- _What to produce_:
Can you copy every line of the listing below word for word, leaving out the pictures?

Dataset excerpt
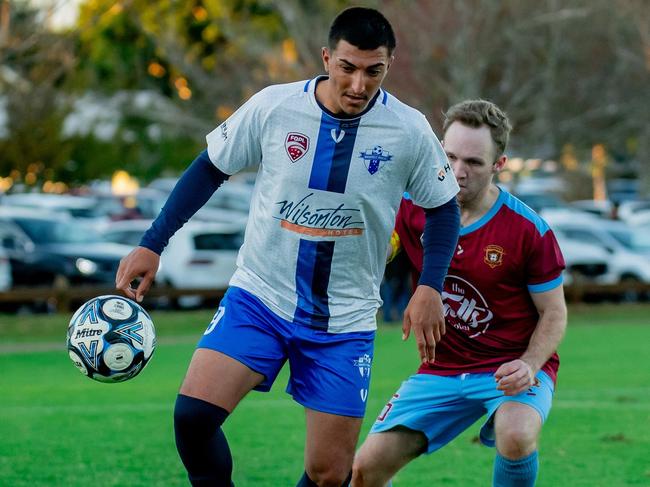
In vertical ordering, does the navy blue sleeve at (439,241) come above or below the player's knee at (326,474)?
above

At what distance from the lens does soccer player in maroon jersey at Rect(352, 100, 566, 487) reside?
236 inches

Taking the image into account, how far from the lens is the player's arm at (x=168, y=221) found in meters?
5.56

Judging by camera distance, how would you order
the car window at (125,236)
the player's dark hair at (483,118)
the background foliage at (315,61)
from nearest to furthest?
the player's dark hair at (483,118) < the car window at (125,236) < the background foliage at (315,61)

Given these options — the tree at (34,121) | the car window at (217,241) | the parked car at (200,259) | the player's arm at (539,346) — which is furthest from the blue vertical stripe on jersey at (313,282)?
the tree at (34,121)

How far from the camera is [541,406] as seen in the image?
5879mm

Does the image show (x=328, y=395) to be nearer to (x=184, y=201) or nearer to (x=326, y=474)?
(x=326, y=474)

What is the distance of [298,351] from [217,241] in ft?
63.2

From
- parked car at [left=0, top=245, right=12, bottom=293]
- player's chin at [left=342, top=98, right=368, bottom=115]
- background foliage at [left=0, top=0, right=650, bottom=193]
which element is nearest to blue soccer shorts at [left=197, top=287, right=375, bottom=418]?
player's chin at [left=342, top=98, right=368, bottom=115]

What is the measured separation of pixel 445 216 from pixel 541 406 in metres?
0.97

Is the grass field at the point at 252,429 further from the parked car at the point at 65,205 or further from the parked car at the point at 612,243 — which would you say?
the parked car at the point at 65,205

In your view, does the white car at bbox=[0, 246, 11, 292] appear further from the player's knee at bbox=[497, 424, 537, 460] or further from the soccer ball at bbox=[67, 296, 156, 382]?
the player's knee at bbox=[497, 424, 537, 460]

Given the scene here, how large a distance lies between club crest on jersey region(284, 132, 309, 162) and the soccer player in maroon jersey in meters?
0.78

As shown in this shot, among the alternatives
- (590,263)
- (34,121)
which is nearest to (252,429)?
(590,263)

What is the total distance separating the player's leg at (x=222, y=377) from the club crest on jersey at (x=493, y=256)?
104 centimetres
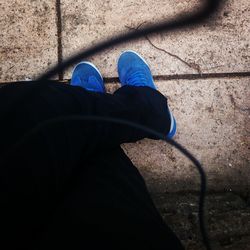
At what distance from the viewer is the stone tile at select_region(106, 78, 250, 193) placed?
63.1 inches

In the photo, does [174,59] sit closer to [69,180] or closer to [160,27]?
[160,27]

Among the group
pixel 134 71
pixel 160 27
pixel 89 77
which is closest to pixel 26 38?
pixel 89 77

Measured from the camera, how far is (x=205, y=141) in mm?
1635

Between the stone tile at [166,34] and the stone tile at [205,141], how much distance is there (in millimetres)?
96

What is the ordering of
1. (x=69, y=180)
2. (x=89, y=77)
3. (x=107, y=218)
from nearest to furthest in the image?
(x=107, y=218), (x=69, y=180), (x=89, y=77)

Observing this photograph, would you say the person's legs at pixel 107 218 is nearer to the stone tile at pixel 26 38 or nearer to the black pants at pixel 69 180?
the black pants at pixel 69 180

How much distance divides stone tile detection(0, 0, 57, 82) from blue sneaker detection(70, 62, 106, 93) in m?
0.14

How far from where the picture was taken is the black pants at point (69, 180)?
0.94 metres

- _Right answer_:
In vertical ordering, does the navy blue sleeve at (439,241) come above or below the player's knee at (326,474)?
above

At what distance from the lens does soccer player in maroon jersey at Rect(352, 100, 566, 487) reside?
236 inches

Taking the image into account, how far from the lens is the player's arm at (x=168, y=221) found in meters?
5.56

Judging by camera distance, how would you order
the car window at (125,236)
the player's dark hair at (483,118)
the background foliage at (315,61)
from nearest to furthest?
the player's dark hair at (483,118) < the car window at (125,236) < the background foliage at (315,61)

Given these options — the tree at (34,121) | the car window at (217,241) | the parked car at (200,259) | the player's arm at (539,346) — which is furthest from the blue vertical stripe on jersey at (313,282)?
the tree at (34,121)

How far from the camera is [541,406] as seen in the image?
5879mm

Does the image show (x=328, y=395) to be nearer to (x=184, y=201) or nearer to (x=326, y=474)?
(x=326, y=474)

What is the distance of [298,351] from [217,241] in ft?
63.2

From
- parked car at [left=0, top=245, right=12, bottom=293]
- player's chin at [left=342, top=98, right=368, bottom=115]
- background foliage at [left=0, top=0, right=650, bottom=193]
which element is nearest to blue soccer shorts at [left=197, top=287, right=375, bottom=418]?
player's chin at [left=342, top=98, right=368, bottom=115]

What is the measured separation of pixel 445 216 from pixel 541 406 in metres?
0.97

Is the grass field at the point at 252,429 further from the parked car at the point at 65,205 or further from the parked car at the point at 612,243 — which would you say?
the parked car at the point at 65,205

In your view, does the white car at bbox=[0, 246, 11, 292] appear further from the player's knee at bbox=[497, 424, 537, 460] or further from the soccer ball at bbox=[67, 296, 156, 382]?
the player's knee at bbox=[497, 424, 537, 460]

Given the scene here, how large a distance lies between club crest on jersey region(284, 132, 309, 162) and the soccer player in maroon jersey in meters?
0.78

As shown in this shot, among the alternatives
- (590,263)
- (34,121)
which is nearest to (252,429)?
(590,263)

What is the total distance separating the player's leg at (x=222, y=377) from the club crest on jersey at (x=493, y=256)?
104 centimetres
At what distance from the viewer is the stone tile at select_region(106, 78, 250, 193) placed?
63.1 inches

In the photo, does [174,59] sit closer to [69,180] or closer to [160,27]?
[160,27]

Among the group
pixel 134 71
pixel 160 27
pixel 89 77
which is closest to pixel 26 38?
pixel 89 77

Measured from the camera, how far is (x=205, y=141) in mm?
1635

Between the stone tile at [166,34] and the stone tile at [205,141], how much distance is there (in millimetres)?
96

What is the ordering of
1. (x=69, y=180)
2. (x=89, y=77)
3. (x=107, y=218)
from nearest to furthest in the image?
(x=107, y=218), (x=69, y=180), (x=89, y=77)

Observing this photograph, would you say the person's legs at pixel 107 218 is nearer to the stone tile at pixel 26 38 or nearer to the black pants at pixel 69 180?
the black pants at pixel 69 180

How much distance divides stone tile detection(0, 0, 57, 82) from blue sneaker detection(70, 62, 106, 93) in m?
0.14

How far from where the picture was taken is the black pants at point (69, 180)?
0.94 metres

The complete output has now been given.